Central banks across Asia are concerned and actively engaged in some kind of currency manipulation – direct intervention, quasi-capital controls, and/or public speech (I will refer to this later, but RGE published a great article to the fact) – as investors flock to global capital markets seeking the “risk-on” trade. Central banks are attempting to stem the sometimes sharp currency appreciation, however, real exchange rates remain competitive.
Over the last three months, the $USD has dropped 3.6% against the Singapore dollar, 4% against the Malaysian ringgit, 6.1% against Indonesian rupiah, 1.9% against the Thai baht, 3.6% against Indian Rupee, 6.8% against the Korean won, and 1.8% against the Taiwan dollar.
The chart illustrates the trend in key Asian (not including China, whose exchange rate is explicitly pegged at 6.83 since July 2008) nominal exchange rates (measured in local currency units per $USD) – appreciating , which has Asian export industries worried.
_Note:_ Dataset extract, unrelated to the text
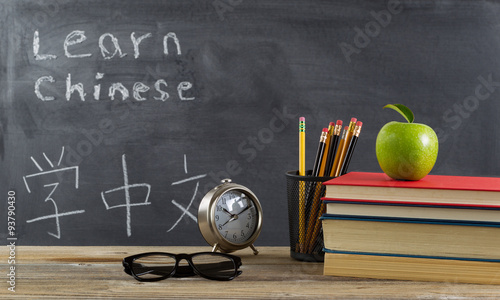 Photo  Student desktop prepared to learn Chinese language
Central banks are intervening (in some cases through direct $USD purchase), where further intervention is a near certainty as many of these countries see export growth as the impetus to recovery. As such, and according to RGE last week, Asian central bankers are faced with a dilemma:
Despite a flood of portfolio investments into many of the region’s asset markets since early 2009, Asia still needs foreign capital to stimulate investment and finance its current accounts. Therefore, facing a sluggish export recovery and a pegged Chinese renminbi, most countries have opted to contain currency appreciation via verbal and actual interventions to avoid losing competitiveness. Intervention in the foreign exchange market has led to record reserve growth of over US$70 billion in Q3 alone in emerging Asia ex-China. Although most Asian countries are expected to keep intervening amid some currency appreciation, several countries may impose restrictions on foreign currency transactions. Given buoyant equity markets, attractive carry trades and the U.S. dollar weakness, policy measures will not contain the impact of capital inflows on Asian currencies, meaning that some appreciation from the least trade-dependent countries is to be expected. Taiwan is the country where capital controls or new restrictions are most likely to be implemented.
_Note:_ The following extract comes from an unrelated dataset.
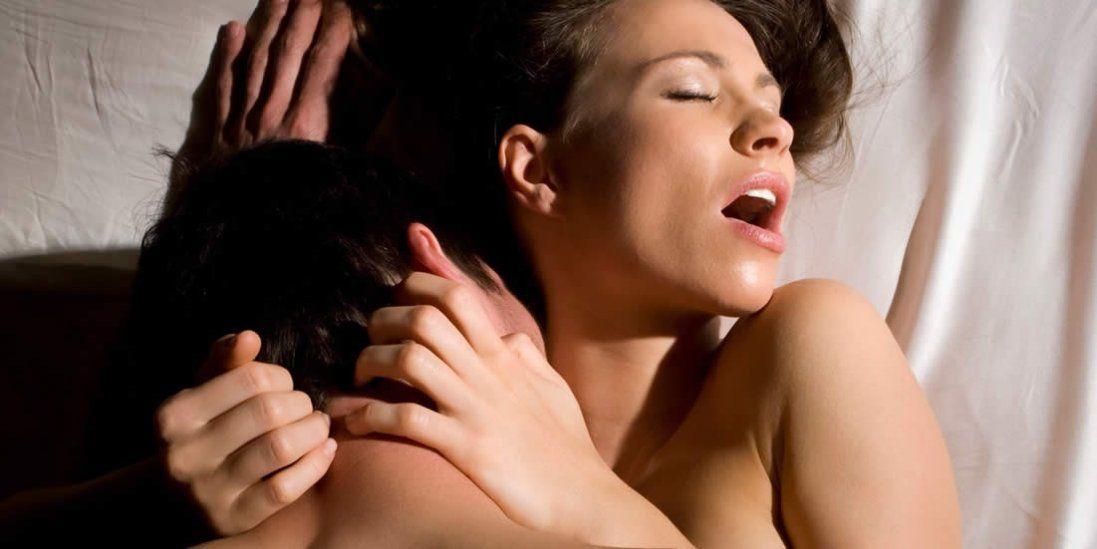 Як посилити жіночий оргазм?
True, Asian nominal exchange rates are appreciating (sharply in some cases); but what one needs to consider is the real effective exchange rate. Actually, real effective exchange rates (taking also into account relative prices) remain rather competitive. In fact, only Indonesia and South Korea are experiencing any substantial real appreciation, and South Korea’s coming off of a very low base.
The chart above illustrates the real exchange rate: the nominal exchange rate defined in units of home currency per unit of foreign currency * (foreign price level)/(home price level). A movement up indicates a real appreciation of the local currency against the country’s trading partners.
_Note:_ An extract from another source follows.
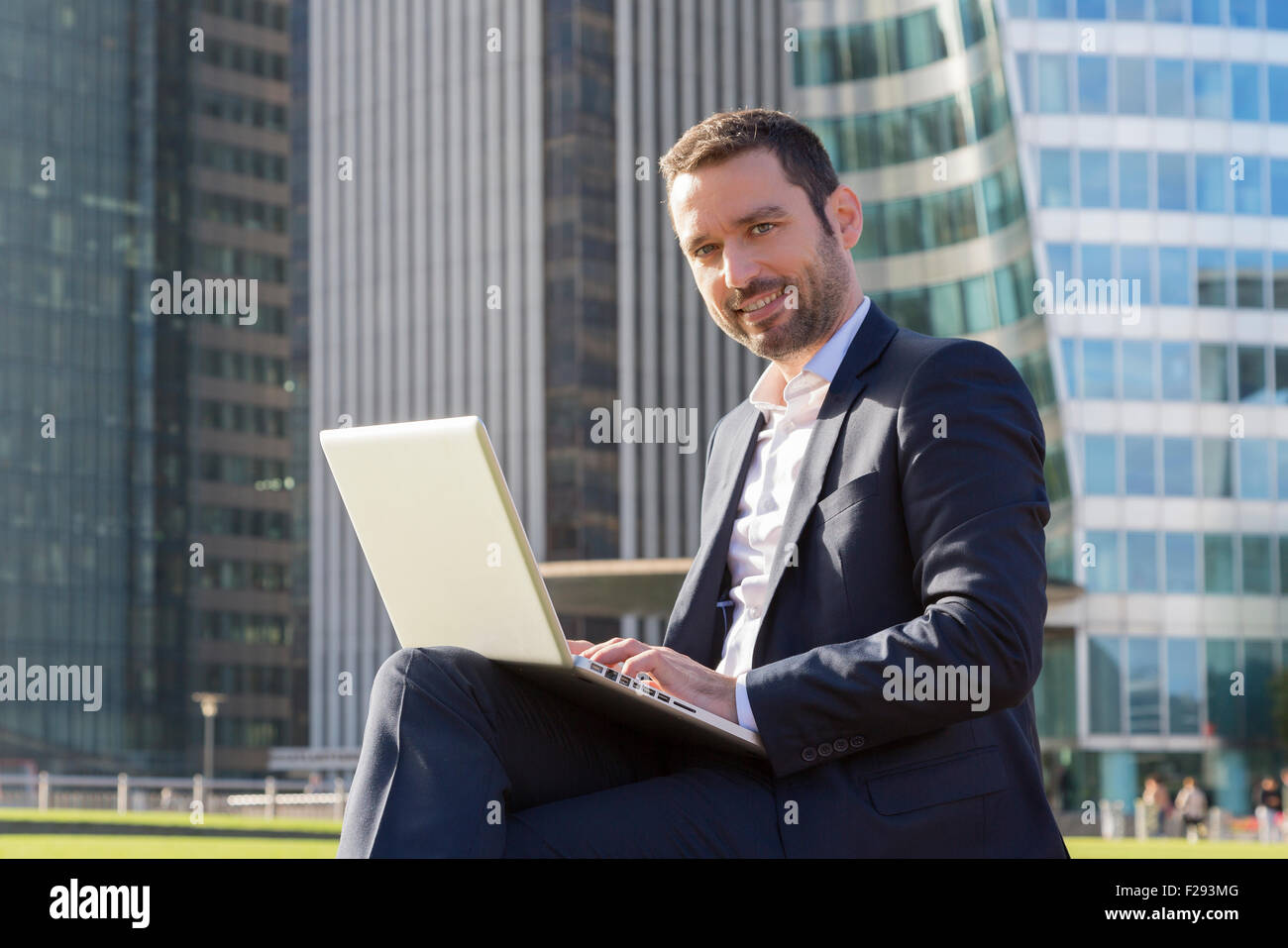 Businessman networking - Stock Image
Real exchange rates in Malaysia, Thailand, Taiwan, and India fell in the latest monthly data point; and furthermore, some are seeing the downward trend intact. Indonesian policymakers are worried – the sharp appreciation of its currency is growing the real exchange rate quickly.
It’s a complicated policy world out there – a hodgepodge of monetary stimulus, capital controls, and fiscal deficits. Something’s gotta give; and my bet’s that it will not be the currency. Direct intervention and further capital controls are on the way in Asia in spite of the need for foreign-sponsored domestic investment.